--- INFORMATION GIVEN ---
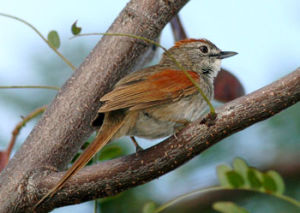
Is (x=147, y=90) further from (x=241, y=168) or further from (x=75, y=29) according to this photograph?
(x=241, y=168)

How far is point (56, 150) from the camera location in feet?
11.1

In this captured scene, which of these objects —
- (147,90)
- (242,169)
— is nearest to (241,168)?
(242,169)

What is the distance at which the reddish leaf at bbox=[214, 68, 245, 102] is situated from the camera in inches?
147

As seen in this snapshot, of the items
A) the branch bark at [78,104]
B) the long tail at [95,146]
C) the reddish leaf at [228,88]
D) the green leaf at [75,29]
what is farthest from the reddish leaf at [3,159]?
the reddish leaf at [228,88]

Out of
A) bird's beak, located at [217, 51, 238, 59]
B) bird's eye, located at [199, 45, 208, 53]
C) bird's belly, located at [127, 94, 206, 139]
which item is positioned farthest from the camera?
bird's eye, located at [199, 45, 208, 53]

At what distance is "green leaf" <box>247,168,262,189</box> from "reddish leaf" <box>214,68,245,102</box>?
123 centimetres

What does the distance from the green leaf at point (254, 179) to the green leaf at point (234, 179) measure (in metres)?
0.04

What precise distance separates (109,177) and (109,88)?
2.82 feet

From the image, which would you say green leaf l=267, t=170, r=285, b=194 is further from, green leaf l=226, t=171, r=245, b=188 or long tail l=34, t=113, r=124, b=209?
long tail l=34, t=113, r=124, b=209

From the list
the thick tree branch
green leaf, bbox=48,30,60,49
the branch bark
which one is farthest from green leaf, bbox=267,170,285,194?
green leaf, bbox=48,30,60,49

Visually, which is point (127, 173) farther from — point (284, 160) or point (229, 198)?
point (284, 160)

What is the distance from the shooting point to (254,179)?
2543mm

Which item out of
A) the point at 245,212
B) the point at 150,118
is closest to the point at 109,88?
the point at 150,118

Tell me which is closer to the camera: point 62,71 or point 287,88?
---
--- INFORMATION GIVEN ---
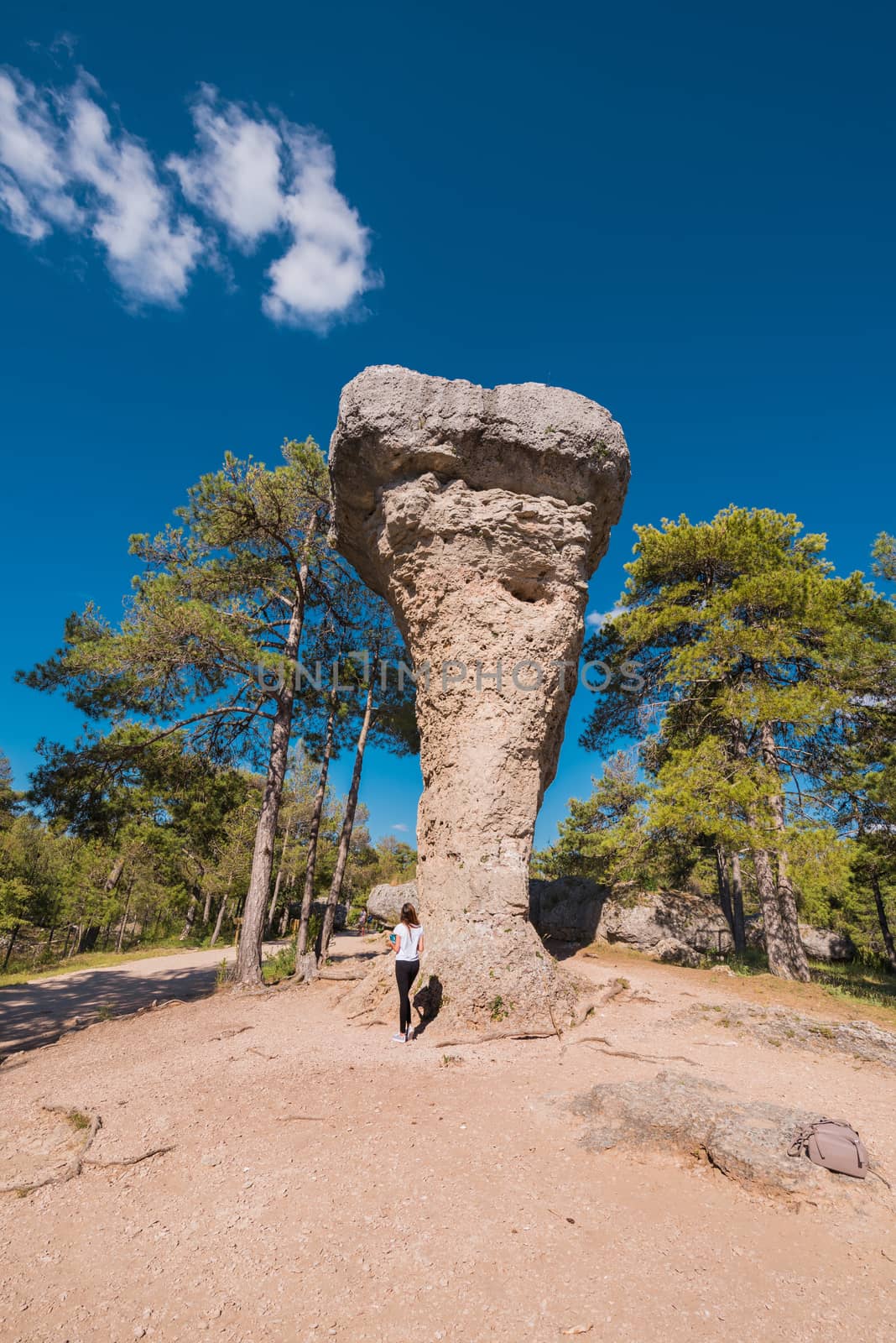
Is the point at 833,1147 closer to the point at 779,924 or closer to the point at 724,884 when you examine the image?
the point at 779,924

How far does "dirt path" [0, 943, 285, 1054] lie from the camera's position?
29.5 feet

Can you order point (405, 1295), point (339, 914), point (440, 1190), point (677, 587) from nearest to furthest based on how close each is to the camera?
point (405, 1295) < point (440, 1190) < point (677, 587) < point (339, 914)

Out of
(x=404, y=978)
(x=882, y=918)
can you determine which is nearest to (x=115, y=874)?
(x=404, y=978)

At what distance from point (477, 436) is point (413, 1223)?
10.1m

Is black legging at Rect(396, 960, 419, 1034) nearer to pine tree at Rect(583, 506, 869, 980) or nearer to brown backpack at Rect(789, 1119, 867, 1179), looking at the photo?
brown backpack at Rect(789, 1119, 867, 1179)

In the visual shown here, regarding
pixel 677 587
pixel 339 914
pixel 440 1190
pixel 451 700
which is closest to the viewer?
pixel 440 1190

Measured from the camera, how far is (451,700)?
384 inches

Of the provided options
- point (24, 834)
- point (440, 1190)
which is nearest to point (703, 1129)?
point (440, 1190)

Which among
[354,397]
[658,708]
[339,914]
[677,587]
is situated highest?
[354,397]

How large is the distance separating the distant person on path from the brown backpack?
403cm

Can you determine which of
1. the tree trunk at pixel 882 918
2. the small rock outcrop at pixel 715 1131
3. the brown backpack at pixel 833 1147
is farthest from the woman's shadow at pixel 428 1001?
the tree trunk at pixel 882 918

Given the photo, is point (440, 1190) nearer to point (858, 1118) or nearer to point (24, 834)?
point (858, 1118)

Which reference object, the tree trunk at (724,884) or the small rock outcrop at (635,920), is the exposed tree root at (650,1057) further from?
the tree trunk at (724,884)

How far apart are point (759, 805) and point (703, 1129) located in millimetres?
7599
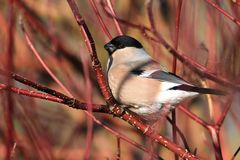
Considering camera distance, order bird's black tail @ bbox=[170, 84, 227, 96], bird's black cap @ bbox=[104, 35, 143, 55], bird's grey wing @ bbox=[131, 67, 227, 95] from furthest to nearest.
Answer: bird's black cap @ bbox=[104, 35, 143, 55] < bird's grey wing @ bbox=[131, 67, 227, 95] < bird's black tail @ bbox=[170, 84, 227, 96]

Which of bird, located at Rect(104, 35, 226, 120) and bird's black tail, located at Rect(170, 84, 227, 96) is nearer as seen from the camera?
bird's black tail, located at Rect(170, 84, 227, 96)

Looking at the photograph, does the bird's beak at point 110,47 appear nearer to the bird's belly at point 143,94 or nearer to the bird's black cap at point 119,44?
---
--- INFORMATION GIVEN ---
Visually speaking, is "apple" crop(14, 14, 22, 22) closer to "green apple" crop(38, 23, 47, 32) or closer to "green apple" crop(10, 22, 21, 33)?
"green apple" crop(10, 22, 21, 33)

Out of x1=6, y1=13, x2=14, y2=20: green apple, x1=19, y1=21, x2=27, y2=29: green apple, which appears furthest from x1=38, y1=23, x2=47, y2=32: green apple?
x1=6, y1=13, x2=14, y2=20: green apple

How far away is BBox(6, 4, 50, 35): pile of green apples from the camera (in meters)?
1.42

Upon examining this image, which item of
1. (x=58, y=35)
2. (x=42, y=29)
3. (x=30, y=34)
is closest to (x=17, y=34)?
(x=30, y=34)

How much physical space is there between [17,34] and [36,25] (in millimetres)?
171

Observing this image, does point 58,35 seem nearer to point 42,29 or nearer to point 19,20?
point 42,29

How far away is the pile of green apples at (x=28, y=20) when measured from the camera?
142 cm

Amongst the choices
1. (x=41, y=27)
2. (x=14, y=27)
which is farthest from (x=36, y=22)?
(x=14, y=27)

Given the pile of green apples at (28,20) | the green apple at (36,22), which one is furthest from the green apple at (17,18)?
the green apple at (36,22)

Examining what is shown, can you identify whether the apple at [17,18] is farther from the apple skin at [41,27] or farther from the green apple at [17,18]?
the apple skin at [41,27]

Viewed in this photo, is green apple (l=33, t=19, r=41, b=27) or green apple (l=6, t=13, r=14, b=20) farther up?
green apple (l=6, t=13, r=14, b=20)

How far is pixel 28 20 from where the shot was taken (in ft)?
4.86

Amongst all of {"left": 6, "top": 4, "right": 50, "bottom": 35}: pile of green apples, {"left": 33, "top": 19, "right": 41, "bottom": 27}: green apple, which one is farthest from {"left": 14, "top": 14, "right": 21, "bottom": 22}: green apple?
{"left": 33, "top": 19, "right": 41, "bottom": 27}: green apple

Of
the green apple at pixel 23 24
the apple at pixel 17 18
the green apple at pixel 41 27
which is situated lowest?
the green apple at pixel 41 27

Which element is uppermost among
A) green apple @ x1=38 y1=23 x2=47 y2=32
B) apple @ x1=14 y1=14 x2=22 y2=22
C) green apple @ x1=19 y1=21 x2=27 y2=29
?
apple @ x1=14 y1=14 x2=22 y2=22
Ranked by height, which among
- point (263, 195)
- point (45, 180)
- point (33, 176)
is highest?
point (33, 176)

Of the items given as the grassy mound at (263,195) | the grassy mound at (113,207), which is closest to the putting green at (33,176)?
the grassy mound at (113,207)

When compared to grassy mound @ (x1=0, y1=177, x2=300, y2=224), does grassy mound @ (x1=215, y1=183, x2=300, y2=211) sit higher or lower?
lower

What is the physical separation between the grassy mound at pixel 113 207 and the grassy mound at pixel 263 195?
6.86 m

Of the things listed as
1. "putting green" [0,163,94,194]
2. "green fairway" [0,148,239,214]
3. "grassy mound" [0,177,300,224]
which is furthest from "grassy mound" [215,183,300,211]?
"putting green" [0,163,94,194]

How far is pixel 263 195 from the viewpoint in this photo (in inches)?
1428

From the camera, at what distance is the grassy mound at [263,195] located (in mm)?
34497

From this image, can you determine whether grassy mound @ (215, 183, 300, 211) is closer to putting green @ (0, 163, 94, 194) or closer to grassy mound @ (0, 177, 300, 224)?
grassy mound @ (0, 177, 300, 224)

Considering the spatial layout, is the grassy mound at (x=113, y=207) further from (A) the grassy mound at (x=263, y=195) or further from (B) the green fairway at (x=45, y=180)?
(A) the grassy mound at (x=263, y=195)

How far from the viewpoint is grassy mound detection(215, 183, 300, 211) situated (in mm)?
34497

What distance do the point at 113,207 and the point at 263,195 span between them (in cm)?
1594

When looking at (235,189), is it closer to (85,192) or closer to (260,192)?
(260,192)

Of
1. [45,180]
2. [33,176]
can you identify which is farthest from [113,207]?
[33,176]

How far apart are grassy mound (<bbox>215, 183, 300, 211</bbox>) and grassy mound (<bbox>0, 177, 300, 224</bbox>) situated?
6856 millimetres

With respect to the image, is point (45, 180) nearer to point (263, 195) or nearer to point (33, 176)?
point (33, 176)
---
EXERCISE DESCRIPTION: Please switch "situated" to "located" in the part of the material that opens with the line containing "How far apart are grassy" and closes with the line containing "6856 millimetres", and write out only that part, with nothing else altered.

SOLUTION:
How far apart are grassy mound (<bbox>215, 183, 300, 211</bbox>) and grassy mound (<bbox>0, 177, 300, 224</bbox>) located?
6856 millimetres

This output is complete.